This guide looks at whether you should use a mortgage broker and how they can help. This guide discusses:

What is a mortgage broker?

A mortgage broker or mortgage advisors is someone who is qualified to act as an intermediary between you and a lender to arrange a mortgage on your behalf.

There’s three main types of mortgage brokers:

  • Tied brokers – they only work with one lender and can only offer you rates from that particular lender
  • Multi-tied brokers – they work with a small group of lenders, often referred to as a ‘panel’. They can offer you rates from the selection of lenders they work with but not the whole market
  • Independent or whole of market brokers – they work with all lenders across the UK to source you the best deal

You should always work with a whole of the market mortgage broker, as they have no restrictions and a greater ‘panel’ of lenders use. This means there’s more choice and ensures that you get the most competitive deal for your situation.

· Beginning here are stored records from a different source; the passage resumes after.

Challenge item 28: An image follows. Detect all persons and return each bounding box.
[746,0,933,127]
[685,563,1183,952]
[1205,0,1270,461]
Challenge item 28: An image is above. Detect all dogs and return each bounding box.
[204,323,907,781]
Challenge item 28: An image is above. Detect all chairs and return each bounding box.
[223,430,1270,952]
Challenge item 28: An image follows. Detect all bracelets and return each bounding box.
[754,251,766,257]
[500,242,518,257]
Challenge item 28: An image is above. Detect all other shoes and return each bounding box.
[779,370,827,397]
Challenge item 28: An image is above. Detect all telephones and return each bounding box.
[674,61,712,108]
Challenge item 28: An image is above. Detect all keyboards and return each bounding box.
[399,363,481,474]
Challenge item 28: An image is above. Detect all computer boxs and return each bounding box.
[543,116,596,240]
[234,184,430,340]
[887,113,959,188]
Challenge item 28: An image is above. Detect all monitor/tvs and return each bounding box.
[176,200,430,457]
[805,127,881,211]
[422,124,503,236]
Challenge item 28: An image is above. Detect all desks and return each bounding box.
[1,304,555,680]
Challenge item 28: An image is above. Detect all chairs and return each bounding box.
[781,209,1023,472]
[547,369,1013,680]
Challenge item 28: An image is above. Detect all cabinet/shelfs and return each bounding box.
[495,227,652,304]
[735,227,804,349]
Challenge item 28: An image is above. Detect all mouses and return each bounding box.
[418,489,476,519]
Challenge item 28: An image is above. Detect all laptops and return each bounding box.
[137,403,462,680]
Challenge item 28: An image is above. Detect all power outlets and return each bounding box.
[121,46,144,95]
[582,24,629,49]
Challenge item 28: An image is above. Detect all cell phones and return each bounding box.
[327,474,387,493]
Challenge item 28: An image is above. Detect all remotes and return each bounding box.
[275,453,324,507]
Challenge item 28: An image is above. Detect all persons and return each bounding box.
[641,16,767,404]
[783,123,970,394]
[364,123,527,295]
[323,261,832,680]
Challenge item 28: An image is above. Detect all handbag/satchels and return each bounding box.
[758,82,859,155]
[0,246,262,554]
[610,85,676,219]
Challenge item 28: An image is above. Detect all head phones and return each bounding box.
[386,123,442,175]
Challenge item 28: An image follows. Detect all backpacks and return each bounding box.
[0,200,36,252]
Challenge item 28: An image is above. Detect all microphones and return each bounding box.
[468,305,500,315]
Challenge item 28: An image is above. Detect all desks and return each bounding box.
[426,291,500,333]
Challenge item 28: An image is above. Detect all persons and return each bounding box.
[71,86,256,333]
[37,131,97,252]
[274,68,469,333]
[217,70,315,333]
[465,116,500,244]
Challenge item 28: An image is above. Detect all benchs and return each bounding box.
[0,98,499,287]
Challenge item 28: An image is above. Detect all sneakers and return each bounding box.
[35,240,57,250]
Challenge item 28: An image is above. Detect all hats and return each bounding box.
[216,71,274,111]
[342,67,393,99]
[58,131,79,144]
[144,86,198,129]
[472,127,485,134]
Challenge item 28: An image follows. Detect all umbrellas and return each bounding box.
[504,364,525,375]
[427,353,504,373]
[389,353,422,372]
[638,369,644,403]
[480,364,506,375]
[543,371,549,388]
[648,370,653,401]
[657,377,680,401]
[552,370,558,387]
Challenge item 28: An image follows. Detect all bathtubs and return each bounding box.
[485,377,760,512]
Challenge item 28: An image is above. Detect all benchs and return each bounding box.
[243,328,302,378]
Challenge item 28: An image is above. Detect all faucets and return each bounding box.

What does a mortgage broker do?

A mortgage broker will search their ‘panel’ and advise you on the best deal they can find. They will run a ‘fact find’ process, which will give them an understanding of all monthly outgoings, employment history, income and your financial preferences.

This will then allow them to find a mortgage to match and suit all your preferences. They’ll then provide a recommendation on the mortgage deal they’ve sourced and the surround details. This will include the rates, term, monthly payment and any addition features such as; over payment options.

Once you’re happy with the recommendation and return all the necessary paperwork, they’ll then liaise with the lender and manage the remainder of your application.

Should I use a mortgage broker?

This is down to personal preferences, there are plenty of pros and cons to using a mortgage broker and going direct. Over recent years, there’s been plenty of changes to the finance and mortgage industry, meaning mortgage advisors have to go through more stringent checks and gain more intense qualifications.

When buying your first home, moving home or remortgaging it’s very easy to stick with your bank/building society or your current provider, however you might not be getting the most competitive rates.

Pros and cons of going direct to a lender



  • You avoid paying broker fees
  • Only get ‘direct only’ deals
  • Advice is only for their products
  • You won’t have access to ‘broker-only’ deals
  • No personalised service
  • Typically a higher rate of interest
  • If you get rejected you’ll have to go elsewhere
  • No end to end caseworker

Using a broker will give you greater flexibility and will take the heavy lifting off you. A respectable mortgage broker will work your case from start to finish, keeping you updated every step of the way.